Task directions: Copy each of the stored entries below word for word, without changing anything.

--- start of Data excerpts ---

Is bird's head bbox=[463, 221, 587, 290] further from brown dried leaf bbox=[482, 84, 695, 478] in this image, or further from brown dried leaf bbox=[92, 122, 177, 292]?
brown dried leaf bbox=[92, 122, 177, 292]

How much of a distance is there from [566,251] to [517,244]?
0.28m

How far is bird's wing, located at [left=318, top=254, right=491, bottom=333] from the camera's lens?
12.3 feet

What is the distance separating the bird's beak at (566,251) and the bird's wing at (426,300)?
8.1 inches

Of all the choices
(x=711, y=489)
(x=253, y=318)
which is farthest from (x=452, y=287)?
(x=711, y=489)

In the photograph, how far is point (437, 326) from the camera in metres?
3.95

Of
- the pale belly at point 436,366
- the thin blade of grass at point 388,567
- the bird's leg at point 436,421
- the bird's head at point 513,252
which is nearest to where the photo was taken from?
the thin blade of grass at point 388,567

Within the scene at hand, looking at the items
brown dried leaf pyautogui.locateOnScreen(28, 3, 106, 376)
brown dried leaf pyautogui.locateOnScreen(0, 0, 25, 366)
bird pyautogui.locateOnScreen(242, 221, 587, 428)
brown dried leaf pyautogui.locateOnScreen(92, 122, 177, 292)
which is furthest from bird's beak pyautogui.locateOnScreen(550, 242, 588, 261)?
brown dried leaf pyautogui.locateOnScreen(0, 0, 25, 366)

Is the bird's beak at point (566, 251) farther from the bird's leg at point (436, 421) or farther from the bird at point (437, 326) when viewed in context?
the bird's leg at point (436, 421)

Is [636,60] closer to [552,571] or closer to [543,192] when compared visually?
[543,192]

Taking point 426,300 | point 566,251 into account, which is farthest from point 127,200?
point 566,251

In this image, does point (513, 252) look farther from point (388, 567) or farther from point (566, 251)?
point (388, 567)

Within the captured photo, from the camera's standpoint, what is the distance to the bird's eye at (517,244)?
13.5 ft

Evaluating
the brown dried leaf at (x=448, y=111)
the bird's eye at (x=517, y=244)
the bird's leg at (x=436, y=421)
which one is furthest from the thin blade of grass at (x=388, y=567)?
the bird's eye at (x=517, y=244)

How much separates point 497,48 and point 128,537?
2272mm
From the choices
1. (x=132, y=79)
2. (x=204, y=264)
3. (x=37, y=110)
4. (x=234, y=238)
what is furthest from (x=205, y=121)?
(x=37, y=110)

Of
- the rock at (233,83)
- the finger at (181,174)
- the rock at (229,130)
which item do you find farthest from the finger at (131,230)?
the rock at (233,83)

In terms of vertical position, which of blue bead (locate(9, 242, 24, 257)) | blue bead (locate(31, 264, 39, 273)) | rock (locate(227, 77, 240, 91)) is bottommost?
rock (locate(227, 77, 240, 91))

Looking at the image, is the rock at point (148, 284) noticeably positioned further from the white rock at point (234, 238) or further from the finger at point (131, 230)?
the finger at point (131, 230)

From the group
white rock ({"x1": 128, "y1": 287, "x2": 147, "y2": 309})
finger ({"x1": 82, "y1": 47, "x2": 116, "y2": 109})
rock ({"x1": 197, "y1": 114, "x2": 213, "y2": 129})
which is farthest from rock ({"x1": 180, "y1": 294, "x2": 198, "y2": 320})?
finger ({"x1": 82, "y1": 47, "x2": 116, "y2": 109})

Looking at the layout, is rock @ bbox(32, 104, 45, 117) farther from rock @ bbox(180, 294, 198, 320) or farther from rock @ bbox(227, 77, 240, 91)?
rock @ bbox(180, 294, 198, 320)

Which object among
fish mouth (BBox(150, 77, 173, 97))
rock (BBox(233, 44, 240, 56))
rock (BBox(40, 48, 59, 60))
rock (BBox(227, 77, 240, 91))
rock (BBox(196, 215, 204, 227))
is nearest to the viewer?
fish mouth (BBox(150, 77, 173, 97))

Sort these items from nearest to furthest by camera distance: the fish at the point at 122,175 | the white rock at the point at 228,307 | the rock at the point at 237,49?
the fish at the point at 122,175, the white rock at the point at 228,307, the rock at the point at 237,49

--- end of Data excerpts ---

Answer in full:
Is bird's head bbox=[463, 221, 587, 290] further from brown dried leaf bbox=[482, 84, 695, 478] in this image, or further from brown dried leaf bbox=[92, 122, 177, 292]?
brown dried leaf bbox=[92, 122, 177, 292]

How much of a distance is there from [566,251] to [517,244]?
0.28m

How far is bird's wing, located at [left=318, top=254, right=491, bottom=333] from the camera's lens?
12.3 feet

What is the distance separating the bird's beak at (566,251) and the bird's wing at (426,300)?
8.1 inches

Of all the choices
(x=711, y=489)
(x=253, y=318)
which is farthest from (x=452, y=287)?
(x=711, y=489)

In the photograph, how far is point (437, 326) from the camera in metres?
3.95

Of
- the pale belly at point 436,366
- the thin blade of grass at point 388,567
- the bird's leg at point 436,421
- the bird's head at point 513,252
which is nearest to where the photo was taken from?
the thin blade of grass at point 388,567

Within the scene at hand, looking at the items
brown dried leaf pyautogui.locateOnScreen(28, 3, 106, 376)
brown dried leaf pyautogui.locateOnScreen(0, 0, 25, 366)
bird pyautogui.locateOnScreen(242, 221, 587, 428)
brown dried leaf pyautogui.locateOnScreen(92, 122, 177, 292)
which is furthest from bird's beak pyautogui.locateOnScreen(550, 242, 588, 261)?
brown dried leaf pyautogui.locateOnScreen(0, 0, 25, 366)

Is the bird's beak at point (566, 251) farther from the bird's leg at point (436, 421) or farther from the bird at point (437, 326) when viewed in context?
the bird's leg at point (436, 421)

Is [636,60] closer to [552,571] or closer to [543,192] when compared visually?
[543,192]

Taking point 426,300 | point 566,251 into account, which is farthest from point 127,200?
point 566,251

In this image, does point (513, 252) look farther from point (388, 567) or farther from point (566, 251)?
point (388, 567)

Within the captured photo, from the camera's standpoint, what is the distance to the bird's eye at (517,244)?
13.5 ft

Evaluating
the brown dried leaf at (x=448, y=111)
the bird's eye at (x=517, y=244)
the bird's leg at (x=436, y=421)
which one is furthest from the thin blade of grass at (x=388, y=567)?
the bird's eye at (x=517, y=244)

How much separates point 497,48 and point 128,537?
2272mm
From the choices
1. (x=132, y=79)
2. (x=204, y=264)
3. (x=37, y=110)
4. (x=234, y=238)
what is furthest from (x=205, y=121)?
(x=37, y=110)

Of
- the rock at (233,83)
- the finger at (181,174)
- the rock at (229,130)
which item do you find farthest from the finger at (131,230)?
the rock at (233,83)

In terms of vertical position, which of blue bead (locate(9, 242, 24, 257)) | blue bead (locate(31, 264, 39, 273)) | rock (locate(227, 77, 240, 91)) is bottommost?
rock (locate(227, 77, 240, 91))

Looking at the image, is the rock at point (148, 284) noticeably positioned further from the white rock at point (234, 238) or further from the finger at point (131, 230)?
the finger at point (131, 230)

From the group
white rock ({"x1": 128, "y1": 287, "x2": 147, "y2": 309})
finger ({"x1": 82, "y1": 47, "x2": 116, "y2": 109})
rock ({"x1": 197, "y1": 114, "x2": 213, "y2": 129})
which is farthest from rock ({"x1": 180, "y1": 294, "x2": 198, "y2": 320})?
finger ({"x1": 82, "y1": 47, "x2": 116, "y2": 109})

Looking at the layout, is rock @ bbox(32, 104, 45, 117) farther from rock @ bbox(180, 294, 198, 320) or farther from rock @ bbox(227, 77, 240, 91)?
rock @ bbox(180, 294, 198, 320)

Which object among
fish mouth (BBox(150, 77, 173, 97))
rock (BBox(233, 44, 240, 56))
rock (BBox(40, 48, 59, 60))
rock (BBox(227, 77, 240, 91))
rock (BBox(196, 215, 204, 227))
is nearest to the viewer?
fish mouth (BBox(150, 77, 173, 97))

Sort these items from nearest to furthest by camera distance: the fish at the point at 122,175 | the white rock at the point at 228,307 | the rock at the point at 237,49?
the fish at the point at 122,175, the white rock at the point at 228,307, the rock at the point at 237,49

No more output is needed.